- Direction A -
Output the passage of the projection proof that opens with the words containing "Rewriting it as" and closes with "is exactly W.", copying it word for word.
- Direction B -
Pick up the proof about the eigenvalues of the projection matrix P right after its last line and carry it forward.

- Extract provided -
------------------------------------
1) Show that 1 is an eigenvalue of P:
Take any nonzero vector w from W. Since w already lies in W, its orthogonal projection onto W is itself:
\[
T(\mathbf{w})=\mathbf{w}.
\]
In matrix form,
P w = w.
Rewriting it as
\[
\mathbf{P}\,\mathbf{w} = 1\cdot \mathbf{w}.
\]
So w is an eigenvector of P with eigenvalue λ = 1. Because W ≠ {0}, such a nonzero w exists, so λ = 1 is indeed an eigenvalue of P.
2) Show that the 1-eigenspace of P is exactly W.
(a) Every vector in W is a 1-eigenvector.
Let w ∈ W. As above,
\[
\mathbf{P}\,\mathbf{w}=\mathbf{w}.
\]
So every vector in W satisfies P w = 1·w. Thus,
\[
W\subseteq E_1(\mathbf{P}),
\]
where E₁(P) denotes the 1-eigenspace of P.
(b) Every 1-eigenvector lies in W.
Indeed, let x ∈ ℝn×1 satisfy
P x = x.
------------------------------------
- Supplied data -
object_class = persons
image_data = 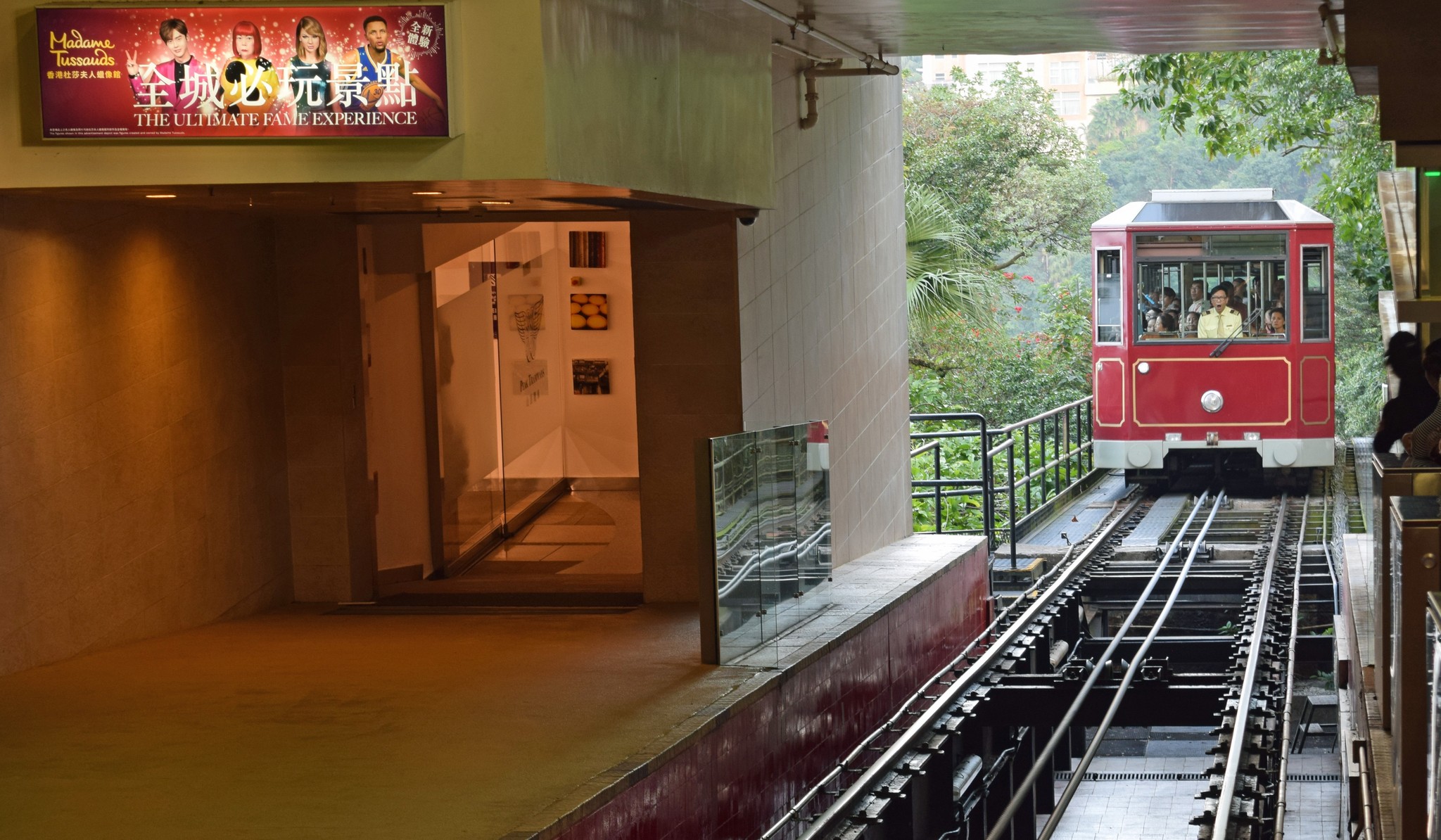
------------------------------------
- Final result A -
Rewriting it as
\[
\mathbf{P}\,\mathbf{w} = 1\cdot \mathbf{w}.
\]
So w is an eigenvector of P with eigenvalue λ = 1. Because W ≠ {0}, such a nonzero w exists, so λ = 1 is indeed an eigenvalue of P.
2) Show that the 1-eigenspace of P is exactly W.

- Final result B -
By definition of P, P x = xW, the orthogonal projection of x onto W. So
\[
\mathbf{x} = \mathbf{P}\,\mathbf{x} = \mathbf{x}_W.
\]
However, xW ∈ W. Hence, x ∈ W.
Therefore, every vector x ∈ ℝn×1 with P x = x lies in W, so
\[
E_1(\mathbf{P})\subseteq W.
\]
3) Conclusion:
Combining (a) and (b), we have
\[
E_1(\mathbf{P})=W,
\]
and since W ≠ { 0 }, this shows that λ = 1 is an eigenvalue of P and its eigenspace is exactly W.
1) Zero is an eigenvalue of P
Because W is a proper subspace, W⊥ ≠ {0}. Take any nonzero vector v ∈ W⊥.
The orthogonal projection of v onto W is the zero vector:
\[
T(\mathbf{v}) = \mathbf{v}_W = 0.
\]
In matrix form,
P v = 0.
So
\[
\mathbf{P}\,\mathbf{v} = 0\cdot \mathbf{v},
\]
which means v is an eigenvector of P with eigenvalue λ = 0. Since v ≠ 0, λ = 0 is indeed an eigenvalue.
2) The 0-eigenspace is W⊥.
Let E₀(P) denote the 0-eigenspace of P, i.e.,
\[
E_0 (\mathbf{P}) = \left\{ \mathbf{x}\in \mathbb{R}^{n\times 1} \ : \ \mathbf{P}\,\mathbf{x} = 0 \right\} .
\]
(a) W⊥ ⊆ E₀(P).
If x ∈ W⊥, then as above its projection onto W is zero:
\[
\mathbf{P}\,\mathbf{x} = \mathbf{x}_W = 0.
\]
So x ∈ E₀(P). Hence,
W⊥ ⊆ E₀(P).
(b) E₀(P) ⊆ W⊥.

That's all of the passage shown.